Issue 17240

failed deploy leaves multiple services in zk

17240
Reporter: omeyn
Assignee: mblissett
Type: Bug
Summary: failed deploy leaves multiple services in zk
Priority: Major
Resolution: Fixed
Status: Closed
Created: 2015-02-17 11:01:15.01
Updated: 2017-10-06 15:24:37.124
Resolved: 2017-10-06 15:24:37.106
        
Description: Trying to do full deploy of releases to uat. It failed in geocode-ws when moving logs with "file changed as we were trying to archive it.

stderr: tar: ./1423658554/logs/geocode-ws.log: file changed as we read it
stdout: ./1423658554/logs/geocode-ws-0.6-1423658554.out
./1423658554/logs/geocode-ws.2015-02-11.log.gz
After failure there were multiple services in zk:

[zk: prodmaster1-vh(CONNECTED) 3] ls /uat/services/geocode-ws
[81f10334-0372-4417-ad9e-a60ced3ece7b, 4317dc2d-8c8f-4bfb-94f7-6e7b13ea3d57]
[zk: prodmaster1-vh(CONNECTED) 4] ls /uat/services/registry-ws
[4ba281d3-bdf0-4f03-87c7-3a2688f9c07c, 7c71b254-b21d-4722-b97f-ec790e3f2b91]

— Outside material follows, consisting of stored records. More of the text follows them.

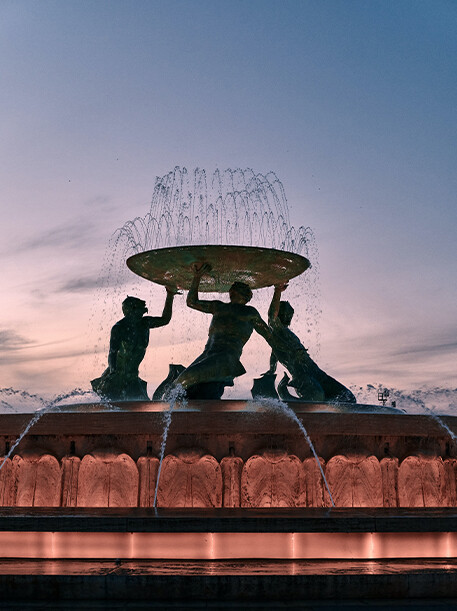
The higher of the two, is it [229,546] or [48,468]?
[48,468]

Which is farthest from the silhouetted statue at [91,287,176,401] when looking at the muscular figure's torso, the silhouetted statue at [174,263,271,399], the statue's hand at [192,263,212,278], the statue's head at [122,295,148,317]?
the muscular figure's torso

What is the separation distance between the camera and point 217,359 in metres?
11.8

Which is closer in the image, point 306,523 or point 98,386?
point 306,523

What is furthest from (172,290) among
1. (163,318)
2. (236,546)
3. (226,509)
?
(236,546)

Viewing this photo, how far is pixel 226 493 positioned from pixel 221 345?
9.92 feet

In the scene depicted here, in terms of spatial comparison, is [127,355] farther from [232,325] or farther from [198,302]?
[232,325]

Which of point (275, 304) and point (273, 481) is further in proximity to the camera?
point (275, 304)

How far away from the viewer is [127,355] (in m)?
13.1

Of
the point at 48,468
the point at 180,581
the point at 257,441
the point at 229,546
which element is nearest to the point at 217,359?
the point at 257,441

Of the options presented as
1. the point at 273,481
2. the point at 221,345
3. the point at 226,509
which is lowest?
the point at 226,509

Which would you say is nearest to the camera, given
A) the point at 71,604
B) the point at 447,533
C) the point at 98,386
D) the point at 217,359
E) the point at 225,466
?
the point at 71,604

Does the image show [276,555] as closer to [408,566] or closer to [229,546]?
[229,546]

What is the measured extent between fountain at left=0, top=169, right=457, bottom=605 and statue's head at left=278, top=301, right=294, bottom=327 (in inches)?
18.5

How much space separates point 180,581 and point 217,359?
6.47m
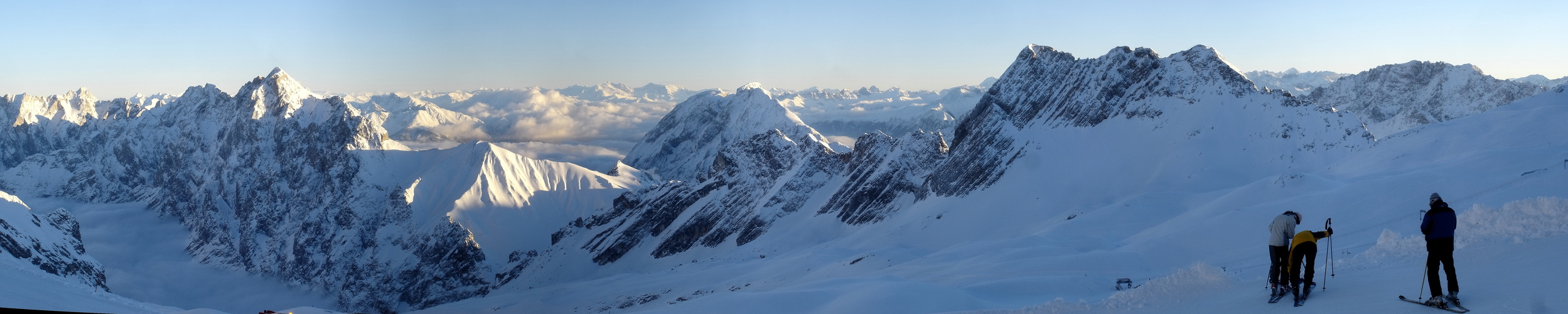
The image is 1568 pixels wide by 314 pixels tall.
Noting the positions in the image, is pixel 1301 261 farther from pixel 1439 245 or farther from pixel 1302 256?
pixel 1439 245

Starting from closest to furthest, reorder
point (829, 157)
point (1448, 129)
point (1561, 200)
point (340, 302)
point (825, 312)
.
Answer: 1. point (1561, 200)
2. point (825, 312)
3. point (1448, 129)
4. point (829, 157)
5. point (340, 302)

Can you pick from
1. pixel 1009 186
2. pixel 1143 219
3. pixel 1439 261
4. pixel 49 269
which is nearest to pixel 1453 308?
pixel 1439 261

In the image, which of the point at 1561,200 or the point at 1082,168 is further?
the point at 1082,168

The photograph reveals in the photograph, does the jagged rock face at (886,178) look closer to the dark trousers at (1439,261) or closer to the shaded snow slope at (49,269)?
the shaded snow slope at (49,269)

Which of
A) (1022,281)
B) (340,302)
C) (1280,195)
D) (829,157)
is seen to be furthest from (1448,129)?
(340,302)

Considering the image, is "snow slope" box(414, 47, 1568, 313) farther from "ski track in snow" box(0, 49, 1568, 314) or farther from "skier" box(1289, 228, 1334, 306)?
"skier" box(1289, 228, 1334, 306)

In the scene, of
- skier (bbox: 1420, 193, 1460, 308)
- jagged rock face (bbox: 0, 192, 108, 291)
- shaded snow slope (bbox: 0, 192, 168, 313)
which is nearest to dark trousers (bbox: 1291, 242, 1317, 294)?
skier (bbox: 1420, 193, 1460, 308)

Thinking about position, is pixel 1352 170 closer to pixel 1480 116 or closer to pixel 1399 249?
pixel 1480 116
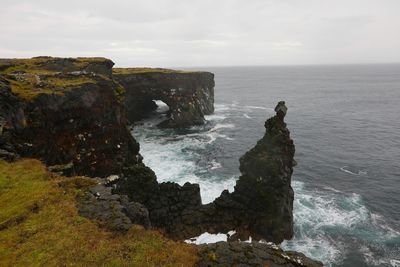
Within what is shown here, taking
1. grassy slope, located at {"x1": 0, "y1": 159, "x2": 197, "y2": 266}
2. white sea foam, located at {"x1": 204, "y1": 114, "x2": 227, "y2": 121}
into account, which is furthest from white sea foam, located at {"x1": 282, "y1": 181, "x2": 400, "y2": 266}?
white sea foam, located at {"x1": 204, "y1": 114, "x2": 227, "y2": 121}

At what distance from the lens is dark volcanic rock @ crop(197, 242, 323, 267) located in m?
15.9

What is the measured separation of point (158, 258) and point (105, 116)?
25744 millimetres

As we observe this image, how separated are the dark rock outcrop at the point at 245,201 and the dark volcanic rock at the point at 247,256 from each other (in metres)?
17.0

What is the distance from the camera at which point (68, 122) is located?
34.6 m

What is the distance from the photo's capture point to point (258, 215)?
34469 mm

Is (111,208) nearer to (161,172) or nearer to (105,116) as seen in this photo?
(105,116)

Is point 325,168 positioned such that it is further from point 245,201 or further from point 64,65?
point 64,65

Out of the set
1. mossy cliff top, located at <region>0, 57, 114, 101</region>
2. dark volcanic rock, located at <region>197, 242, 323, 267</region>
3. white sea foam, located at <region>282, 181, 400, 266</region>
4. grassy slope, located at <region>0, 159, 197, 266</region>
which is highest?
mossy cliff top, located at <region>0, 57, 114, 101</region>

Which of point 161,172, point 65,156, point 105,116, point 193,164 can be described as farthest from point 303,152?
point 65,156

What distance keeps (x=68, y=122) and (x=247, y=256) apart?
26.1 meters

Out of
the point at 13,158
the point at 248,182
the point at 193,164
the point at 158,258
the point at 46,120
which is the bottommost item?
the point at 193,164

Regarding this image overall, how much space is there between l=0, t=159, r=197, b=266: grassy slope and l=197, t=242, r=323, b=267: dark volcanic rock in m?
0.79

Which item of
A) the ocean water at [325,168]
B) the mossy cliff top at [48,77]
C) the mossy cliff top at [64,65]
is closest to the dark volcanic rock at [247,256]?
the ocean water at [325,168]

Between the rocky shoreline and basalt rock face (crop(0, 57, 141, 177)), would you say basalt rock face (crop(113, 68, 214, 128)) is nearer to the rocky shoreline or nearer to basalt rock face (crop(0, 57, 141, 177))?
basalt rock face (crop(0, 57, 141, 177))
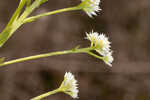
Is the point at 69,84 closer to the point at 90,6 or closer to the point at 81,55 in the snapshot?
the point at 90,6

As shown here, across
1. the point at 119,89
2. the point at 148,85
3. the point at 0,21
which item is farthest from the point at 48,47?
the point at 148,85

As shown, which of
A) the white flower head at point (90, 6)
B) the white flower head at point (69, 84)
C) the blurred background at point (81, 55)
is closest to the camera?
the white flower head at point (90, 6)

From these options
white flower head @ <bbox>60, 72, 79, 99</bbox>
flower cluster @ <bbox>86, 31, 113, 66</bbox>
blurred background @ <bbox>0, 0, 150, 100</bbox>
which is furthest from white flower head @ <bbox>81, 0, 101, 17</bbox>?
blurred background @ <bbox>0, 0, 150, 100</bbox>

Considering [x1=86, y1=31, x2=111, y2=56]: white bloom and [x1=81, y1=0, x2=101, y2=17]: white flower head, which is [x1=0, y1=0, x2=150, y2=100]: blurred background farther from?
[x1=81, y1=0, x2=101, y2=17]: white flower head

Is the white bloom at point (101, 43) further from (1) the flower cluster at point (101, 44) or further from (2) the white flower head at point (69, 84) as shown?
(2) the white flower head at point (69, 84)

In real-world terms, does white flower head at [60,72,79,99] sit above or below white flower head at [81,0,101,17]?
below

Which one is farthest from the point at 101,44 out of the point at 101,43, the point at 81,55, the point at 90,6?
the point at 81,55

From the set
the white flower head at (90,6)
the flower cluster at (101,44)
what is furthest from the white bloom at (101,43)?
the white flower head at (90,6)

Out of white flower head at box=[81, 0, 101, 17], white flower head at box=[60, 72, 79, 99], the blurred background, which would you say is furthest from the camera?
the blurred background

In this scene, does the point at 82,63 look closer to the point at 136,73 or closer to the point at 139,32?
the point at 136,73
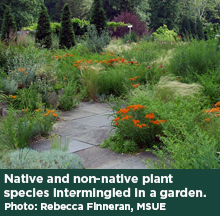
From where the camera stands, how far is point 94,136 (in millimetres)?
4508

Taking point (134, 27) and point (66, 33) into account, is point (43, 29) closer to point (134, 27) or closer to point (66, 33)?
point (66, 33)

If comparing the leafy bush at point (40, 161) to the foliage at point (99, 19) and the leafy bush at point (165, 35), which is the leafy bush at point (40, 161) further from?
the foliage at point (99, 19)

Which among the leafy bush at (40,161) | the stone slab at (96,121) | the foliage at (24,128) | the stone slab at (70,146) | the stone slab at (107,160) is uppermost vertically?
the leafy bush at (40,161)

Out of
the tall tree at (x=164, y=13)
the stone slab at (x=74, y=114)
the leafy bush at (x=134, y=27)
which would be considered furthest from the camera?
the tall tree at (x=164, y=13)

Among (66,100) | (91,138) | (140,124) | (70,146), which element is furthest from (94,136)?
(66,100)

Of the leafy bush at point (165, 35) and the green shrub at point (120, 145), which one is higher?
the leafy bush at point (165, 35)

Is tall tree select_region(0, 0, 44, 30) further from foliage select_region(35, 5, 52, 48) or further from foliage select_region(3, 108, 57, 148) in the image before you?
foliage select_region(3, 108, 57, 148)

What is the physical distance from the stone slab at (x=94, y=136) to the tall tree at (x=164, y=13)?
99.4 feet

I'd expect a single service.

Also there were many timestamped dirs in the services dir for geocode, eg:

[root@uatapps2 geocode-ws]# ls 0.6/
1422526520/  1422527886/  1422536088/  1422874286/  1423053841/  1423658157/  1423658333/  1423658554/  1424165701/  1424166078/  1424166135/
]]>
    


Author: mblissett
Created: 2016-02-17 15:45:00.974
Updated: 2016-02-17 15:45:00.974
        
(Exactly a year since this issue was made.)

I think this was fixed with my changes here: https://github.com/gbif/c-deploy/commit/774127703682259f2d00a27d16473341c5e08785 to tolerate failure of the Curl call asking the service to stop. If I understand that (and I haven't looked much into it), that would ask the service to unregister from ZooKeeper?  So, if the service isn't able to do that (it's crashed) we could detect that and remove it from ZK ourselves, or just wait for it to time out anyway.

The fix should mean it's no longer possible for the stop script to fail to kill the process.